P. L. Silsbee. "Sensory Integration in Audiovisual Automatic Speech Recognition," in 28th Annual Asilomar Conference on Signals, Systems, and Computers, vol. 1, pp. 561-565. 1994.

P. L. Silsbee. "Motion in Deformable Templates," in First IEEE International Conference on Image Processing, vol. 1, pp. 323-327. 1994.

P. L. Silsbee, Computer Lipreading for Improved Accuracy in Automatic Speech Recognition, Ph.D. Thesis, University of Texas at Austin. 1993.


Speechreading has been proposed as a method for substantially improving the robustness of ASR systems. The motion of certain articulators, especially in the front of the mouth (lips, teeth, tongue tip) have a significant effect on the higher frequencies of the speech spectrum [1]. It is these frequencies which are most easily masked by noise. Visual processing provides a separate channel to recover this information in noisy acoustic environments. The information gained visually is complimentary to that obtained auditorily in the sense that many phoneme classes which are highly confusable in one modality are easily distinguished in the other.

The most difficult problem currently seems to be the extraction of reliable oral cavity features while allowing the user comfort and freedom of movement. Also, the field currently needs to have a large standard database so that systems can be compared in a meaningful fashion.

I have listed below six references out of many which are available. Eric Petajan was the first person to report a working lipreading system; an improved version of that system is reported in [1]. Chris Bregler, in [2], discusses the only audiovisual ASR system to date which is based on a top notch audio ASR system. Jordi Robert-Ribes has performed some interesting analysis on the integration problem [3]. Dom Massaro has reported extensively on the "Fuzzy Logical Model of Perception" [4], which has been successful in describing integration of many different knowledge sources in human perception. Finally, David Stork has organized a NATO workshop [5] on the subject of speechreading in humans and machines; when the proceedings are published next year they will provide a snapshot of most of the current research in the field. In the meantime, Michael Cohen maintains a web page [6] with pointers to many articles on the subject.

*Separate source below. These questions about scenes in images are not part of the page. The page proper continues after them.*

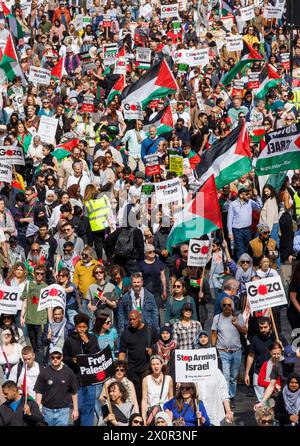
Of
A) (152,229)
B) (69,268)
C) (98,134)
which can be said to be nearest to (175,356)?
(69,268)

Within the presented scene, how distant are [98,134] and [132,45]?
27.4ft

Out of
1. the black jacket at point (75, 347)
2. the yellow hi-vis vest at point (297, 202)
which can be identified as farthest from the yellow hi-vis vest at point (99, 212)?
the black jacket at point (75, 347)

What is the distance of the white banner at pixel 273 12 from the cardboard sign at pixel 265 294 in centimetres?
2056

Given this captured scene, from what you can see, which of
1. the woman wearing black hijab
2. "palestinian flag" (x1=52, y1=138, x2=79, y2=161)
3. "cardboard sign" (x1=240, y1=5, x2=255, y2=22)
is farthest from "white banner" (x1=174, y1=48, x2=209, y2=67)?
the woman wearing black hijab

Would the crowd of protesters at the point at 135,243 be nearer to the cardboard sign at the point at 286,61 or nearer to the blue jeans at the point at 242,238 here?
the blue jeans at the point at 242,238

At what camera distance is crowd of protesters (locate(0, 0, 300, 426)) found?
18.3m

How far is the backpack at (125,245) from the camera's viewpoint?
23516 mm

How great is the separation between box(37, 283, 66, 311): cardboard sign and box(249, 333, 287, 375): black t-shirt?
2334 mm

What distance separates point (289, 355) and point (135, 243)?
5.30 meters

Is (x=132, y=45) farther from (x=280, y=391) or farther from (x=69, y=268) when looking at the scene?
(x=280, y=391)

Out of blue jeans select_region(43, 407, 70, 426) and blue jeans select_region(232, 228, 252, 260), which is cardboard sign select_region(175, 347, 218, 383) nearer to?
blue jeans select_region(43, 407, 70, 426)

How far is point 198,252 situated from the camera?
72.7ft

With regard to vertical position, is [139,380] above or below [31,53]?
above

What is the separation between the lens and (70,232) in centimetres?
2370
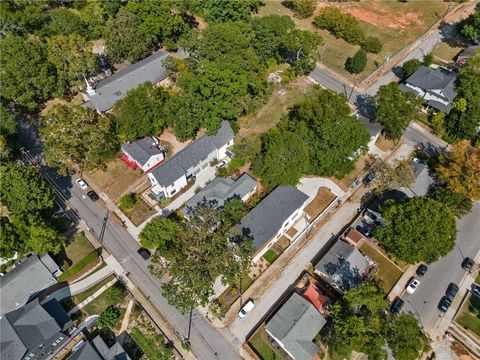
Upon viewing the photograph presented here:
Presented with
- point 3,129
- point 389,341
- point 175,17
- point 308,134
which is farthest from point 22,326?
point 175,17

[1] E. D. Petajan, B. J. Bischoff, D. A. Bodoff, and N. M. Brooke. An Improved Automatic Lipreading System to Enhance Speech Recognition. Bell Labs Tech. Report TM 11251-871012-11. 1987.

[2] C. Bregler, S. M. Omohundro, and Y. Konig. "A Hybrid Approach to Bimodal Speech Recognition," in 28th Annual Asilomar Conference on Signals, Systems, and Computers, vol. 1, pp. 556-560. 1994.

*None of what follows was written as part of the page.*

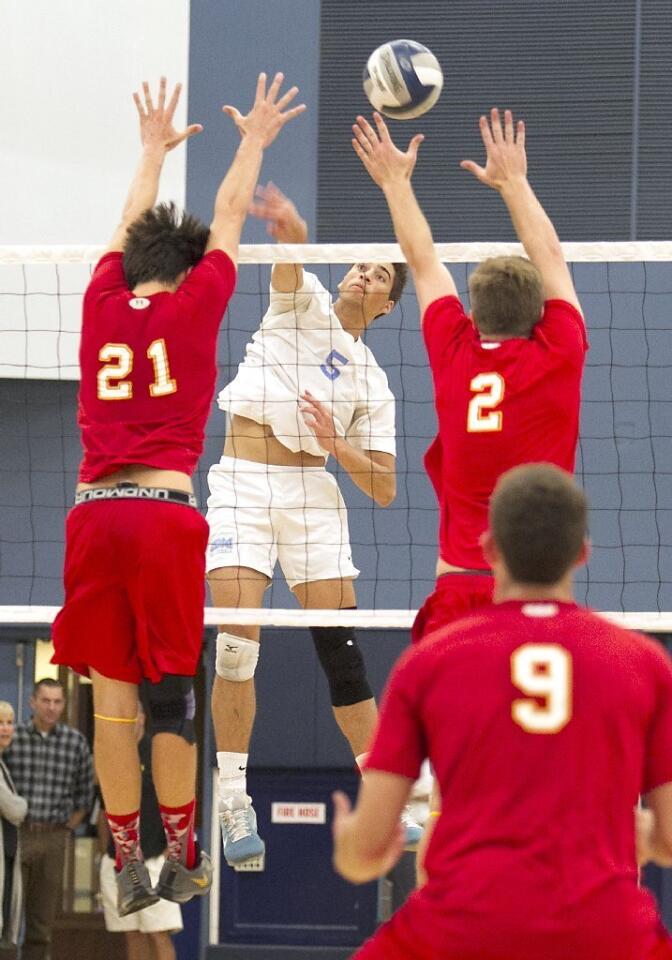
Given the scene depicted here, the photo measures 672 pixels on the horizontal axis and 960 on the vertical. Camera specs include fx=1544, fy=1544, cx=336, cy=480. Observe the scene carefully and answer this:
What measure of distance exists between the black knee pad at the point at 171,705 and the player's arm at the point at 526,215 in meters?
1.95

[3] J. Robert-Ribes, J.-L. Schwartz, and P. Escudier. "A Comparison of Models for Fusion of the Auditory and Visual Sensors in Speech Perception," AI Review, vol. 9. 1995.

[4] D. W. Massaro. Speech Perception by Ear and Eye: A Paradigm for Psychological Inquiry. Lawrence Erlbaum Associates, Hillsdale, NJ. 1987.

[5] D. Stork, ed. Speechreading in Humans and Machines: Models, Methods, and Applications, NATO-ASI held Aug.-Sep. 1995, proceedings to be published by Springer-Verlag, 1996.

[6] http://mambo.ucsc.edu/psl/lipr.html


Other Communication Modalities, Adaptive Human Interfaces.


A "general" input interface would allow many different input modalities, including but not limited to auditory speech, visual speech and gesture. There could be significant interplay between the different modalities. Examples would be the use of lip motion information to determine which of several people in the field of view is talking; the use of gesture to indicate to the computer who is talking (or to "pass off" control of the system); or the use of gesture to issue commands to a computer during dictation, without interrupting the flow of dictation. Without suggesting a specific project, I believe that there are many avenues which could be explored in this general area.

Given that such an interface can be constructed, it would also be desirable for that interface to seamlessly adapt its strategy to different users. A talker who barely moves his or her mouth will not provide useful visual speech information; one whose arm is in a cast will not provide useful gesture information.